The high-frequency input coupler includes a high-frequency transmission window structure for incidenting high-frequency waves incident from the atmosphere side into an accelerated cavity maintained in a high vacuum.

The high-frequency transmission window structure includes a high-frequency transmission window that transmits high frequencies while maintaining airtightness, an outer conductor sleeve and an inner conductor sleeve that serve as high-frequency transmission paths. The joint surfaces provided on the outer and inner circumferences of the high-frequency transmission window are brazed to the inner circumference of the outer conductor sleeve and the outer circumference of the inner conductor sleeve.

Ceramics such as alumina are used for the high-frequency transmission windows, and metals such as copper are used for each sleeve.

By the way, the high-frequency transmission window structure is exposed to a high temperature of 1000 ° C. or higher when assembled by brazing, and further, the high-frequency transmission window structure and each component of the high-frequency input coupler are exposed to a high temperature of 700 ° C. or higher when assembled by brazing. Be exposed. At that time, since the coefficient of thermal expansion of the material differs between the high-frequency transmission window and each sleeve, tensile stress is generated in the high-frequency transmission window when the temperature rises or falls during brazing. As a result, cracks may occur from the end of the joint surface of the high-frequency transmission window toward the inside of the high-frequency transmission window. If this crack penetrates the high-frequency transmission window, there is a problem that the airtightness of the high-frequency input coupler cannot be maintained.

JP-A-2015-141848

An object to be solved by the present invention is to provide a high frequency transmission window structure and a high frequency input coupler capable of preventing cracks from occurring in the high frequency transmission window.

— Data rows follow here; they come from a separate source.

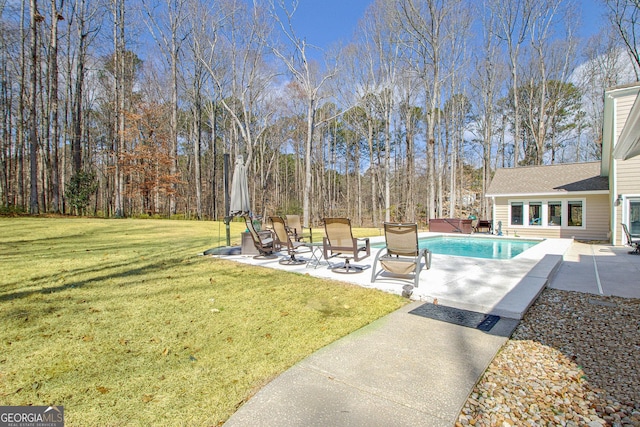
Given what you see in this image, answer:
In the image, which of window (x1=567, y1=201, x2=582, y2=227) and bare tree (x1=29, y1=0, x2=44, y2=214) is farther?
bare tree (x1=29, y1=0, x2=44, y2=214)

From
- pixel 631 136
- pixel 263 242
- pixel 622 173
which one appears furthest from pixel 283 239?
pixel 622 173

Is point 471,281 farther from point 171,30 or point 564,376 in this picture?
point 171,30

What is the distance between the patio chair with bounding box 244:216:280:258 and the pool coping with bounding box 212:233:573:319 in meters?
0.24

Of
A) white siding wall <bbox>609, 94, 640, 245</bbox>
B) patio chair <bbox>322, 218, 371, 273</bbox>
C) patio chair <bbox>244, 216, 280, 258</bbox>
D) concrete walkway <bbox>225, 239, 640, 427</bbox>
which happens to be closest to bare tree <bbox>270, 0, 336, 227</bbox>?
patio chair <bbox>244, 216, 280, 258</bbox>

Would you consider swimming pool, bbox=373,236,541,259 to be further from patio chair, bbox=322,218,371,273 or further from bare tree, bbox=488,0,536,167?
bare tree, bbox=488,0,536,167

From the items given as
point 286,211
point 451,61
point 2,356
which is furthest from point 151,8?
point 2,356

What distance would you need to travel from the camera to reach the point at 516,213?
49.7 feet

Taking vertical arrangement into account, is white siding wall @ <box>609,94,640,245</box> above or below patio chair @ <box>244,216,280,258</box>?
above

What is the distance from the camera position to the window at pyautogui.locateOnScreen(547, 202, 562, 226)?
14.1 meters

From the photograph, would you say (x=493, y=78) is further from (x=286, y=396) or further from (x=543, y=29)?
(x=286, y=396)

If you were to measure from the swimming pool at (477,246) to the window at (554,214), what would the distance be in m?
3.05

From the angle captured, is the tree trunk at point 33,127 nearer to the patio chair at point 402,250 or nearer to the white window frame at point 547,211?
the patio chair at point 402,250

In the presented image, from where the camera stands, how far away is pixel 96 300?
12.7 ft

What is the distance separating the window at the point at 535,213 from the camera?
14508 mm
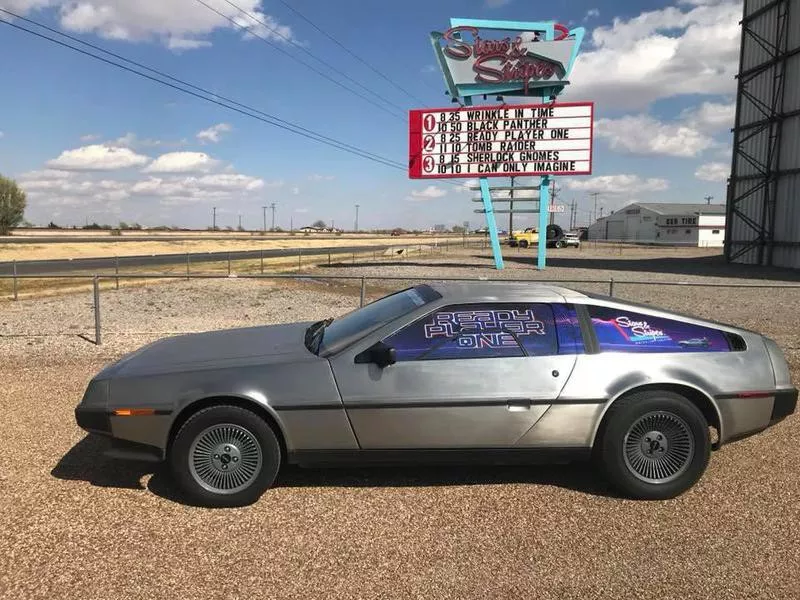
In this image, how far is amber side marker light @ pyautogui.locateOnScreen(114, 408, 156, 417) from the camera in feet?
11.7

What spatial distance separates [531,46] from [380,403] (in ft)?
82.4

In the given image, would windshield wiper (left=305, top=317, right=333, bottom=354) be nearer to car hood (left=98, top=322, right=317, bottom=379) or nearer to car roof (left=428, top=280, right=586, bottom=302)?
car hood (left=98, top=322, right=317, bottom=379)

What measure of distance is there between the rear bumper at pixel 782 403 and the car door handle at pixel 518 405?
1762 millimetres

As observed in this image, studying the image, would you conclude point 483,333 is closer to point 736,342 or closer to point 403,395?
point 403,395

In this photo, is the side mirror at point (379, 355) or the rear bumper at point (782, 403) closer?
the side mirror at point (379, 355)

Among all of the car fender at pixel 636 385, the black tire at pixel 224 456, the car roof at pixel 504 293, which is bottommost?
the black tire at pixel 224 456

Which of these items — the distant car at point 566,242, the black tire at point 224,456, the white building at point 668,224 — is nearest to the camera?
the black tire at point 224,456

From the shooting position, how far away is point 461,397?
3.63 metres

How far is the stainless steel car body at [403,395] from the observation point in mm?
3580

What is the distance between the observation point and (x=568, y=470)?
14.0 feet

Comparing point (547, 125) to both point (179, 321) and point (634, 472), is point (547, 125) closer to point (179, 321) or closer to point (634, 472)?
point (179, 321)

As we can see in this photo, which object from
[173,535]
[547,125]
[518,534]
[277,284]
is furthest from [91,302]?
[547,125]

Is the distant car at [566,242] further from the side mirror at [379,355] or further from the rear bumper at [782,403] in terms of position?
the side mirror at [379,355]

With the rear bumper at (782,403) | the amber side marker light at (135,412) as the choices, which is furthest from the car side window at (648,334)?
the amber side marker light at (135,412)
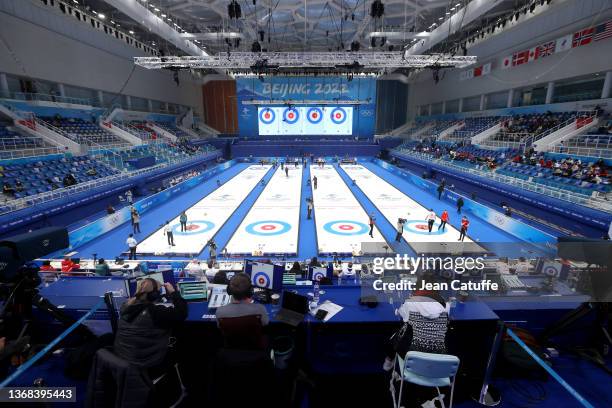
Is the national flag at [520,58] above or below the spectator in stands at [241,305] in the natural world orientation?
above

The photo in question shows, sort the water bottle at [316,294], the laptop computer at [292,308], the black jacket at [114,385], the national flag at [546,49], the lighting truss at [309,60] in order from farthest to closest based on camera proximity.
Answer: the national flag at [546,49] → the lighting truss at [309,60] → the water bottle at [316,294] → the laptop computer at [292,308] → the black jacket at [114,385]

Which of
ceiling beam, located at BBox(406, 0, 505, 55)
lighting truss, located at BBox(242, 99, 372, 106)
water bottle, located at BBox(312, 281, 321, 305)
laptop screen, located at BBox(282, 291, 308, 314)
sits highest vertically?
ceiling beam, located at BBox(406, 0, 505, 55)

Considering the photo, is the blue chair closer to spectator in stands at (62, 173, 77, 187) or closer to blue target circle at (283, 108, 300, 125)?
spectator in stands at (62, 173, 77, 187)

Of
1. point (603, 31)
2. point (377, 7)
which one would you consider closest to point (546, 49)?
point (603, 31)

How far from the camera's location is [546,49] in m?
21.8

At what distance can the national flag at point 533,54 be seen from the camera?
22.7 m

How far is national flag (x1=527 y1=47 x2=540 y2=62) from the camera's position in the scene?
74.5 feet

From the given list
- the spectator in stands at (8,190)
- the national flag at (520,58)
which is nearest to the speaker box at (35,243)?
the spectator in stands at (8,190)

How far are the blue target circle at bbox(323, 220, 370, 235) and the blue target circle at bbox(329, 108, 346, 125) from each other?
28.0 m

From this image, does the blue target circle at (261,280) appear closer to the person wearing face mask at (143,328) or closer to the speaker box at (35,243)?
the person wearing face mask at (143,328)

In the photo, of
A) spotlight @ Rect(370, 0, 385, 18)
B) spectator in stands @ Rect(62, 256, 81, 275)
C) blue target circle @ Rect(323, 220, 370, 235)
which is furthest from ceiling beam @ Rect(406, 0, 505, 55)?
spectator in stands @ Rect(62, 256, 81, 275)

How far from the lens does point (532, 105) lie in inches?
983

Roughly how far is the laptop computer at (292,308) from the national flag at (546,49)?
90.4 ft

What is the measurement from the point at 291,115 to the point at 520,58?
25223 mm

The high-frequency transmission window structure of the present embodiment includes a high-frequency transmission window having a joint surface and a sleeve in which the joint surface of the high-frequency transmission window is brazed and joined. The sleeve is provided at a width smaller than the width of the joint surface of the high-frequency transmission window, and the central portion in the width direction of the joint surface is brazed to be joined, and the sleeve is provided along both sides of the joint portion and projects from both sides of the joint portion. The outer side portion in the width direction of the joint surface to be formed has a groove portion facing the opposite surface. The depth dimension of the groove portion is smaller than the width dimension of the outer portion in the width direction of the joint surface facing the groove portion.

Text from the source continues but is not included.